それがいまや、SNSで瞬時に繋がり、スマートフォン一つで家計簿の記録や資産運用ツールの管理が完結する、実に便利な時代になりました。

しかし、ファイナンシャル・アドバイザーとして日々お金のご相談を承る中で感じるのは、これほど高度なツールが普及してもなお、「わが家の家計の実態を正しく把握できている人」は意外なほど少ないという現実です。

技術がどれほど進化しても、老後生活の土台となる「貯蓄」や「年金」の数値を冷静に見つめる重要性は変わりません。特にセカンドライフが本格化する70歳代において、現在の立ち位置を知ることは、生活の安全保障そのものです。

そこで今回は、70歳代の貯蓄額や年金額の平均値を紐解きながら、モデルケースを用いて「老後家計のリアルな収支」を具体的に見ていきます。便利なツールを使いこなす第一歩として、まずは「わが家の数字」の今を、一緒に確認していきましょう。

※記事内における金額などの各種データは、執筆時点の最新データです。

1. 【70歳代】二人以上世帯の平均貯蓄額・中央値はいくら?

J-FLEC(金融経済教育推進機構)「家計の金融行動に関する世論調査(2024年)」の「70歳代・二人以上世帯の金融資産保有額(金融資産を保有していない世帯を含む)」をグラフを交えて確認していきます。

※金融資産保有額には、預貯金以外に株式や投資信託、生命保険なども含まれます。また、日常的な出し入れ・引落しに備えている普通預金残高は含まれません。

「70歳代・二人以上世帯」の平均貯蓄額は1923万円ですが、この数字は一部の富裕層によって押し上げられており、実際の生活水準とは乖離している可能性があります。

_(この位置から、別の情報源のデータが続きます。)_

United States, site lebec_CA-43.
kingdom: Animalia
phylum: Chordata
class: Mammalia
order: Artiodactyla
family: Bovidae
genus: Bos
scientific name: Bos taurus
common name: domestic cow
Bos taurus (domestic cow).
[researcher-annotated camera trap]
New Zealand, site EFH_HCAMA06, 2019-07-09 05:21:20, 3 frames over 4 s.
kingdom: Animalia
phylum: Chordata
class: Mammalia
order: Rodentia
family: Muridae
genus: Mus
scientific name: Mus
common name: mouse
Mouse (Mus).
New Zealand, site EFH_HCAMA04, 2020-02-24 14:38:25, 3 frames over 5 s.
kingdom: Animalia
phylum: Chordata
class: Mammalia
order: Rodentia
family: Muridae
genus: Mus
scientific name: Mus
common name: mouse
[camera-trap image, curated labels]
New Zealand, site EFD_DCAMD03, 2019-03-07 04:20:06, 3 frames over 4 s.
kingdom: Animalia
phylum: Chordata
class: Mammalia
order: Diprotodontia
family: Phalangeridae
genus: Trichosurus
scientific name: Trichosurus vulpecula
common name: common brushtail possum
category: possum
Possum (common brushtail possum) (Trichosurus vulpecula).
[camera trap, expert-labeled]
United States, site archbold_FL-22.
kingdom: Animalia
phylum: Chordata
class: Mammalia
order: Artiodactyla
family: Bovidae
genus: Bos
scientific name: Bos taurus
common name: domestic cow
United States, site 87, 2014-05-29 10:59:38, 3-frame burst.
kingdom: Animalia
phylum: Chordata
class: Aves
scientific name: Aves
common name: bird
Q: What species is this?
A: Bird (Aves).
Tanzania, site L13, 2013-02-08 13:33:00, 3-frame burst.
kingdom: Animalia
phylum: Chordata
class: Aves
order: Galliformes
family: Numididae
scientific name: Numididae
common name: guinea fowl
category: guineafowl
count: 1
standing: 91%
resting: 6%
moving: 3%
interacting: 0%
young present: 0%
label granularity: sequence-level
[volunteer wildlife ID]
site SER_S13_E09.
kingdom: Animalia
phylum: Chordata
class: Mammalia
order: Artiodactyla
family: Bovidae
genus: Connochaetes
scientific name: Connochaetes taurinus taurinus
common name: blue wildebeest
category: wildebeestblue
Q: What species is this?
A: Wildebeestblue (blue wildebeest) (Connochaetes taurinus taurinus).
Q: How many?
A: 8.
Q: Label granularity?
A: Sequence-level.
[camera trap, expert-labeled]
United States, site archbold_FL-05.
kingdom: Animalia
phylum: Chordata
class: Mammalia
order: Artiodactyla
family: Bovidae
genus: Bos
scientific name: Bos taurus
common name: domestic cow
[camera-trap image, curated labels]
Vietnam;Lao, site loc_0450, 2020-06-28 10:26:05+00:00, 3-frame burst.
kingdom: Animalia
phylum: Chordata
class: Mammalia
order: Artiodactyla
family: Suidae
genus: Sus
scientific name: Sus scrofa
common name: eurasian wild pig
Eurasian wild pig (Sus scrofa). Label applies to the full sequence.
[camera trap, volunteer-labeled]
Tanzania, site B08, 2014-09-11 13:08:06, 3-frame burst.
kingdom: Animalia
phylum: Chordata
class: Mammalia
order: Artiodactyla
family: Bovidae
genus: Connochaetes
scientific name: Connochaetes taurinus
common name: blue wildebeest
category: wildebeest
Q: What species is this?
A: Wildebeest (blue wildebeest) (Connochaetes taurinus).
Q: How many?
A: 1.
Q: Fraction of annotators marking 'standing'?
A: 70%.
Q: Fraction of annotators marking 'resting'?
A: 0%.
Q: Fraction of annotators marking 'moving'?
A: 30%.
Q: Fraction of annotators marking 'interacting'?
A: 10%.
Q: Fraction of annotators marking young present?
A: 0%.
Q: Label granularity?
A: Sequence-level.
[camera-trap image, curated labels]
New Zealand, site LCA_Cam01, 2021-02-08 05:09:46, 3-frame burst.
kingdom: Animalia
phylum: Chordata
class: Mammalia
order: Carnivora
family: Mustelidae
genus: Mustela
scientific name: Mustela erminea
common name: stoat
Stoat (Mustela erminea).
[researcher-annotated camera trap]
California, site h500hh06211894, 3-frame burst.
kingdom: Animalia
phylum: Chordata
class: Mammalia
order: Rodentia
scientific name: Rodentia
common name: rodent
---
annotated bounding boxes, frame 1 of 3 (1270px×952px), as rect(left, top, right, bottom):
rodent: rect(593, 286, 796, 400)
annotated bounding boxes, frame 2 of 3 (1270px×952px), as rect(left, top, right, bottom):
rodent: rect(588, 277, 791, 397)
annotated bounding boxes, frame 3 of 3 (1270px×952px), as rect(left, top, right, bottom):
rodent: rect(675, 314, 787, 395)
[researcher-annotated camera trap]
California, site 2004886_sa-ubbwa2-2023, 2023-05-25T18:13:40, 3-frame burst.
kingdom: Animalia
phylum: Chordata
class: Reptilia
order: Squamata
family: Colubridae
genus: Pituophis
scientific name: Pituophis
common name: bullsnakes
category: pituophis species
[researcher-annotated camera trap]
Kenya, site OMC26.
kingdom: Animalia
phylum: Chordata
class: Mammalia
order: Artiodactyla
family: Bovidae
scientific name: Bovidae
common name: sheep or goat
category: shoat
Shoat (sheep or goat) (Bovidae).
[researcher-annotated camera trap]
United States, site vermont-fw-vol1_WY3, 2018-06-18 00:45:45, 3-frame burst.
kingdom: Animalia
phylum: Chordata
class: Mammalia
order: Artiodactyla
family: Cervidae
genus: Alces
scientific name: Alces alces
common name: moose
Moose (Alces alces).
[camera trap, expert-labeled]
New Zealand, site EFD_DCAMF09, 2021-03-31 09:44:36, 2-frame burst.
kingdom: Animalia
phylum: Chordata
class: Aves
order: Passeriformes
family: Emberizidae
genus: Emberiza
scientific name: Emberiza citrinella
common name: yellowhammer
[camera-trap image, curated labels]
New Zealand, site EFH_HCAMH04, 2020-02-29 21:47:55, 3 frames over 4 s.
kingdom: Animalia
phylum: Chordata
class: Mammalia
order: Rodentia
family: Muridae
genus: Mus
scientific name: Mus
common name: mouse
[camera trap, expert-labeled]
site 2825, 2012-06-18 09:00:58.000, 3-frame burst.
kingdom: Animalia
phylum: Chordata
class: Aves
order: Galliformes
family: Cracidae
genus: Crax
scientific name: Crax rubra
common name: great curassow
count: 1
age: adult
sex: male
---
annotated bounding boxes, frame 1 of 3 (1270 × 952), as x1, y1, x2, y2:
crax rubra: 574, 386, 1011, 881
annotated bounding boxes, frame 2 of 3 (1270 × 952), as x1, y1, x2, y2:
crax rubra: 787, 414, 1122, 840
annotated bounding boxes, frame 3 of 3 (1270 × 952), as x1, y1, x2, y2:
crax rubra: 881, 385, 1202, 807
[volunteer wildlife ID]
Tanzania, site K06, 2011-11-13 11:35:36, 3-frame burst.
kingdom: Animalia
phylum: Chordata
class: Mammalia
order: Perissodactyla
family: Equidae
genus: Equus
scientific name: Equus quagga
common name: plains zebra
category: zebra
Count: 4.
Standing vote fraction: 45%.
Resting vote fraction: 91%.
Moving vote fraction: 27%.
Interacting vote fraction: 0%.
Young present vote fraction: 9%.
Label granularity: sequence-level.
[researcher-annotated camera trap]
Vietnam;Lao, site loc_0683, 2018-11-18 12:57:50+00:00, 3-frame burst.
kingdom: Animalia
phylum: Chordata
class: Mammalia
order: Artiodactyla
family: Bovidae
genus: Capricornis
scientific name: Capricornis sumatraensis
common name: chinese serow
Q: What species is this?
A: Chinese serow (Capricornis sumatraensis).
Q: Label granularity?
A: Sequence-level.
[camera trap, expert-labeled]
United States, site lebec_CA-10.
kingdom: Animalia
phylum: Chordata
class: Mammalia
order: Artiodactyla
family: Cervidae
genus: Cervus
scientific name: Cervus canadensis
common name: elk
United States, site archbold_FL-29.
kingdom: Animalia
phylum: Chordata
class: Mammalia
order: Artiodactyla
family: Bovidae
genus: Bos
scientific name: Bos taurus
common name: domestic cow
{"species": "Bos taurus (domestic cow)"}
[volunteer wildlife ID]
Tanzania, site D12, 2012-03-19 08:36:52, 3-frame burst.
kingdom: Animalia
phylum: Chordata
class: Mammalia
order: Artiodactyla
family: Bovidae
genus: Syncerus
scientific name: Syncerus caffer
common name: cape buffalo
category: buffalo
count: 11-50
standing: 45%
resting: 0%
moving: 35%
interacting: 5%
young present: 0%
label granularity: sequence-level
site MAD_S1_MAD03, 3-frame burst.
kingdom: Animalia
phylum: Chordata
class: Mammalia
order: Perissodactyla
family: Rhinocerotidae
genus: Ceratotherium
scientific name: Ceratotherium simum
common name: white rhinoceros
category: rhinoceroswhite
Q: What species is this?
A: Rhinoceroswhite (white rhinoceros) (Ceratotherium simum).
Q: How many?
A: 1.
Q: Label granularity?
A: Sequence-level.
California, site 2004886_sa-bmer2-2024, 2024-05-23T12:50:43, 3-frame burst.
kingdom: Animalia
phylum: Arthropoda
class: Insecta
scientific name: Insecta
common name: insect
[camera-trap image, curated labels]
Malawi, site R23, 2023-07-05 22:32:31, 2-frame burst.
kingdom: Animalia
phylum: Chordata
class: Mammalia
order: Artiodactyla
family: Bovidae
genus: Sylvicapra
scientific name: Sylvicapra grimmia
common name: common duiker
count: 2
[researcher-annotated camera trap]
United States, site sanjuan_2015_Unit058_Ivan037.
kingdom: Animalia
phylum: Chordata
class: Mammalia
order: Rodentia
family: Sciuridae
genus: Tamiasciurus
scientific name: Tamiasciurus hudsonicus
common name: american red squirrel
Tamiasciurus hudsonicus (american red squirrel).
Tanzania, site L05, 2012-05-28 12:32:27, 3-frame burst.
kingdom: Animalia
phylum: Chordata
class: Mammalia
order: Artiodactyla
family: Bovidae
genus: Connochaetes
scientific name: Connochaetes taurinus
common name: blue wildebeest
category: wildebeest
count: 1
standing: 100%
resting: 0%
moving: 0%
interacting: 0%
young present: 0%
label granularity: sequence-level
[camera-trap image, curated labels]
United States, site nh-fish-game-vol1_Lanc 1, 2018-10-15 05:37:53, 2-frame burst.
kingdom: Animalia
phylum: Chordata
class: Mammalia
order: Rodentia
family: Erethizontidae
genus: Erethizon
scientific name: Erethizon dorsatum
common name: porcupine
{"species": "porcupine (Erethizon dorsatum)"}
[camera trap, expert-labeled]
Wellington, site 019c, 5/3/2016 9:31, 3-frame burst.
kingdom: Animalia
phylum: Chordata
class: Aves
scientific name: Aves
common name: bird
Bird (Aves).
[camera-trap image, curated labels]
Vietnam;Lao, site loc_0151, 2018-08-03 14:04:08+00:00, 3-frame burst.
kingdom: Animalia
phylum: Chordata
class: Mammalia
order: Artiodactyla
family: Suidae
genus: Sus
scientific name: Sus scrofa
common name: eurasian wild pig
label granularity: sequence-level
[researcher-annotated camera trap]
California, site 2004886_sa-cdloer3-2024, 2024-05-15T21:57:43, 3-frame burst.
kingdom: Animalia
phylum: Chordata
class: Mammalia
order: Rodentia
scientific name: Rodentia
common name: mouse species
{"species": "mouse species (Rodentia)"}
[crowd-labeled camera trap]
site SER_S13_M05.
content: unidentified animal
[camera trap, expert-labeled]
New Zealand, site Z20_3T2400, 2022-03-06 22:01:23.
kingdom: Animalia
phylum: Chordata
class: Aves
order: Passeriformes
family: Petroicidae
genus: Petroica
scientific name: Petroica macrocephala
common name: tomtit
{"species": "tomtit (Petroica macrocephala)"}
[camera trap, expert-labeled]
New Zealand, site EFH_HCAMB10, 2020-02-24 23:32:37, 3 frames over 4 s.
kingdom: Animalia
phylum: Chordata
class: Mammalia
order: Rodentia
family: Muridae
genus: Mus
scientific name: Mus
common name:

より実態に近いとされる中央値は800万円であり、多くの世帯の貯蓄額がこの水準に集中していることがうかがえます。

世帯ごとの貯蓄額分布は以下のとおりです。

  • 金融資産非保有:20.8%
  • 100万円未満:5.4%
  • 100~200万円未満:4.9%
  • 200~300万円未満:3.4%
  • 300~400万円未満:3.7%
  • 400~500万円未満:2.3%
  • 500~700万円未満:4.9%
  • 700~1000万円未満:6.4%
  • 1000~1500万円未満:10.2%
  • 1500~2000万円未満:6.6%
  • 2000~3000万円未満:8.9%
  • 3000万円以上:19.0%
  • 無回答:3.5%

70歳代・二人以上世帯の中で最も多いのは、金融資産を保有していない「貯蓄0円」の世帯で、全体の20.8%を占めています。一方で、3000万円以上の貯蓄を持つ世帯も19.0%存在しており、世帯間の資産状況には大きな差があることがわかります。

その他の分布を見ると、100万円未満が5.4%、100~200万円未満が4.9%、200~300万円未満が3.4%と、貯蓄が少ない世帯も一定数存在します。一方で、1000~1500万円未満が10.2%、1500~2000万円未満が6.6%、2000~3000万円未満が8.9%と、まとまった資産を保有する世帯も見られます。

このように、貯蓄額は退職金や収入履歴、相続、健康状態などによって大きく異なり、公的年金の受給額も現役時代の加入状況により個人差があります。貯蓄が少ない世帯にとっては、年金収入だけで生活を維持するのが難しいケースもあるでしょう。

老後の安定には、世帯の状況に応じた生活設計が欠かせません。たとえば、健康なうちはパートなどで収入を得たり、不動産や投資による副収入を検討したりと、早めの準備が安心につながります。